I’m a curmudgeon. I’ll change, but only after I’ve seen the wisdom of the change; I’ll choose the action, or verbiage, that makes sense to me. I use “retarded” not to degrade an individual, but to make dispassionate observation that his/her development is slower than the norm. I’ll use “album” for music, even though most “albums” are now on CD.

“African-American” is a term I cannot ever see using.

I live in the Metro DC area. In the first apartment building I lived in when I moved here, there were individuals from at least five different continents, either at birth or one generation removed. About half were US citizens; some were not *yet* citizens, and some were simply here working legally.

This is a very, very diverse area. I love that about it. But there is NO way to know if the individual next to me is American or not. S/he may be of African descent, but until I learn something about that person as an individual, I cannot tell if s/he’s “of African descent” or African or American or hoping-to-be-an-American, or what.

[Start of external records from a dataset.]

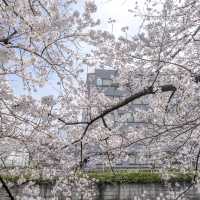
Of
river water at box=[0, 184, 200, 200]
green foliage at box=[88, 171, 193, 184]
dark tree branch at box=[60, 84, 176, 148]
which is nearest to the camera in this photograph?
dark tree branch at box=[60, 84, 176, 148]

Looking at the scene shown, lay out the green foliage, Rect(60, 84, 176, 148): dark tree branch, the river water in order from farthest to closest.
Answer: the green foliage, the river water, Rect(60, 84, 176, 148): dark tree branch

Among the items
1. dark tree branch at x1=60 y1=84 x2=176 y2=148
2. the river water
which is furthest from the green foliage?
dark tree branch at x1=60 y1=84 x2=176 y2=148

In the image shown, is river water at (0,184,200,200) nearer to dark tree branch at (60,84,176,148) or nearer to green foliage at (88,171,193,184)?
green foliage at (88,171,193,184)

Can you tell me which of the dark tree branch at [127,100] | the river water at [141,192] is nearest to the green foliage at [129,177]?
the river water at [141,192]

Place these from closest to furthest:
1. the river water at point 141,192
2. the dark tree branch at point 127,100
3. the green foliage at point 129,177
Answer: the dark tree branch at point 127,100 → the river water at point 141,192 → the green foliage at point 129,177

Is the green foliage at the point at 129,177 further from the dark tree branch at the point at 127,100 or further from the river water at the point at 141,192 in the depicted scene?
the dark tree branch at the point at 127,100

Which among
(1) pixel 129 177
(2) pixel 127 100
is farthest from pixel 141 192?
(2) pixel 127 100

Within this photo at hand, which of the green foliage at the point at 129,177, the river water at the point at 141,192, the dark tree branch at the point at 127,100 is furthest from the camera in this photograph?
the green foliage at the point at 129,177

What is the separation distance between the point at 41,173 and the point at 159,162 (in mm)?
1777

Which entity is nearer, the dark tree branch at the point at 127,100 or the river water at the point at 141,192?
the dark tree branch at the point at 127,100

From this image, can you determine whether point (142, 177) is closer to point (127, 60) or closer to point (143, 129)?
point (143, 129)

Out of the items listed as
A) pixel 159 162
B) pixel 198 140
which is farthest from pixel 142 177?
pixel 198 140

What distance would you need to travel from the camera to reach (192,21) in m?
4.91

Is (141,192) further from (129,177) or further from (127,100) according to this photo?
(127,100)
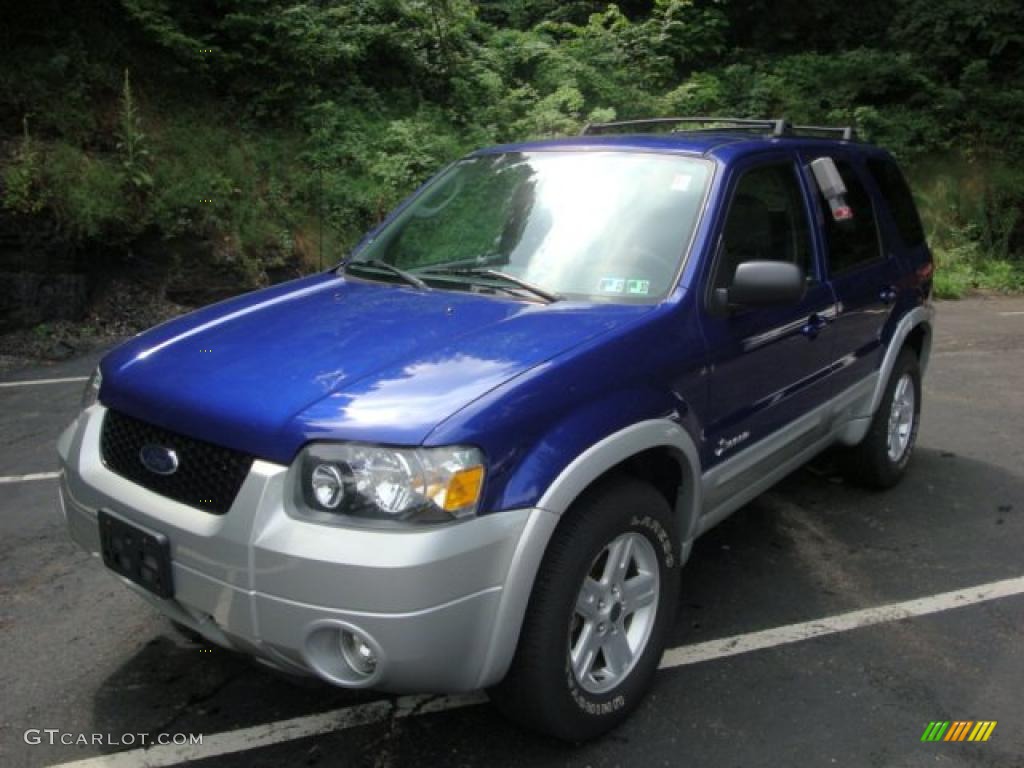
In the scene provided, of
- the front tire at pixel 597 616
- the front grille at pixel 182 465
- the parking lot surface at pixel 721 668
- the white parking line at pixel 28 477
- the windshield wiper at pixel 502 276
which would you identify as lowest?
the white parking line at pixel 28 477

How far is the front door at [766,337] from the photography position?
11.0 feet

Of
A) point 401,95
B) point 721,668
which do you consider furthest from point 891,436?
point 401,95

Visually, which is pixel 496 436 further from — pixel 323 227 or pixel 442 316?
pixel 323 227

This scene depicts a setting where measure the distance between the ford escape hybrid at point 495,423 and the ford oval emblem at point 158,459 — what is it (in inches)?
0.4

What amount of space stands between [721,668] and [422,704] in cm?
109

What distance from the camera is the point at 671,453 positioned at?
10.1 feet

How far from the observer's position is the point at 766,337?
3572 mm

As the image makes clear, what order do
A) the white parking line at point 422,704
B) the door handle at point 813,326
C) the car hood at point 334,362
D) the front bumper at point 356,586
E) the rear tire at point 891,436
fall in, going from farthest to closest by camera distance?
1. the rear tire at point 891,436
2. the door handle at point 813,326
3. the white parking line at point 422,704
4. the car hood at point 334,362
5. the front bumper at point 356,586

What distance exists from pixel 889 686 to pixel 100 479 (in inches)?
108

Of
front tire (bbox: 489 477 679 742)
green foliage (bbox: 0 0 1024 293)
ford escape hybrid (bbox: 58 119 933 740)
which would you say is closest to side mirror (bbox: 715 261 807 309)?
ford escape hybrid (bbox: 58 119 933 740)

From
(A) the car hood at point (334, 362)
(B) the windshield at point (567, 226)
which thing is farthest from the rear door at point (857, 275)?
(A) the car hood at point (334, 362)

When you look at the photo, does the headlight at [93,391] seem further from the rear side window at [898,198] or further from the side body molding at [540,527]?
the rear side window at [898,198]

Not only that, but two in my circle are Americans of African descent, but are white. One was born in Africa to Africans, another was born in America to Africans legally present in the US. They are truly African-American, but each has been chastised for referring to himself as such. Some in similar circumstances (and I forget the specifics of the cases) have been denied scholarships or programs designed for African-Americans — because their skin is not black.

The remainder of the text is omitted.